(Items from a data source)

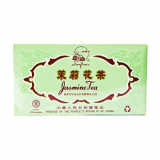 Sunflower - Jasmine Tea (227g)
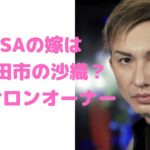 ISSA 嫁 沙織 十和田市 サロンオーナー 年齢 馴れ初め 婚約破棄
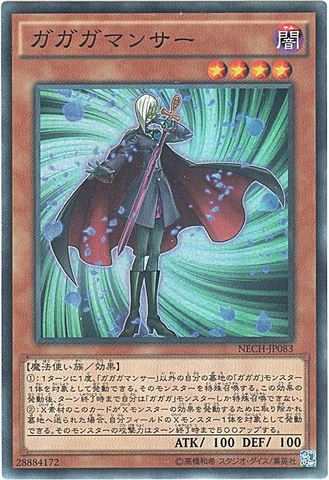 ガガガマンサー (Super/NECH)③闇4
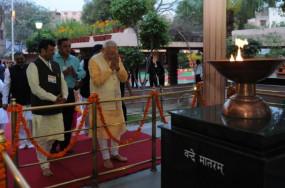 जलियांवाला बाग हत्याकांड के 101 साल: PM ने कहा- वीरों के बलिदान को हम कभी नहीं भूलेंगे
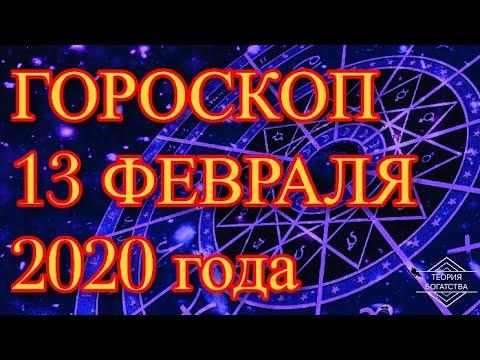 ГОРОСКОП на 13 февраля 2020 года ДЛЯ ВСЕХ ЗНАКОВ ЗОДИАКА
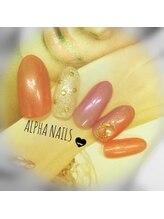 アルファ ネイルズ(ALPHA NAILS)/定額ジェル¥6880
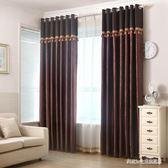 窗簾 成品簡約現代純色半遮光布料 BS21299『科炫3C』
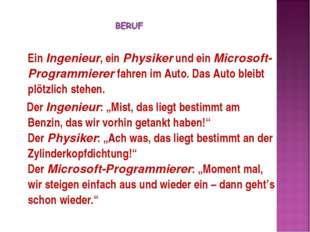 Ein Ingenieur, ein Physiker und ein Microsoft-Programmierer fahren im Auto.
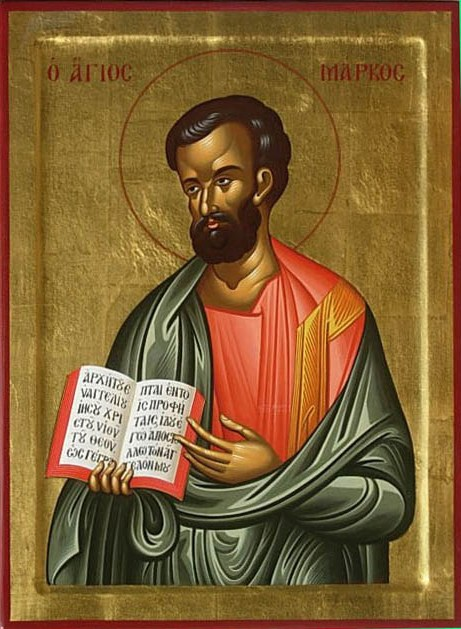 April 25, 2017 </br>The Holy Apostle and Evangelist Mark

• [ABOUT THIS EXERCISE] All of the records should be output exactly as they stand, with pictures omitted.

• [ANSWER SPACE]
 Sunflower - Jasmine Tea (227g)
 ISSA 嫁 沙織 十和田市 サロンオーナー 年齢 馴れ初め 婚約破棄
 ガガガマンサー (Super/NECH)③闇4
 जलियांवाला बाग हत्याकांड के 101 साल: PM ने कहा- वीरों के बलिदान को हम कभी नहीं भूलेंगे
 ГОРОСКОП на 13 февраля 2020 года ДЛЯ ВСЕХ ЗНАКОВ ЗОДИАКА
 アルファ ネイルズ(ALPHA NAILS)/定額ジェル¥6880
 窗簾 成品簡約現代純色半遮光布料 BS21299『科炫3C』
 Ein Ingenieur, ein Physiker und ein Microsoft-Programmierer fahren im Auto.
 April 25, 2017 </br>The Holy Apostle and Evangelist Mark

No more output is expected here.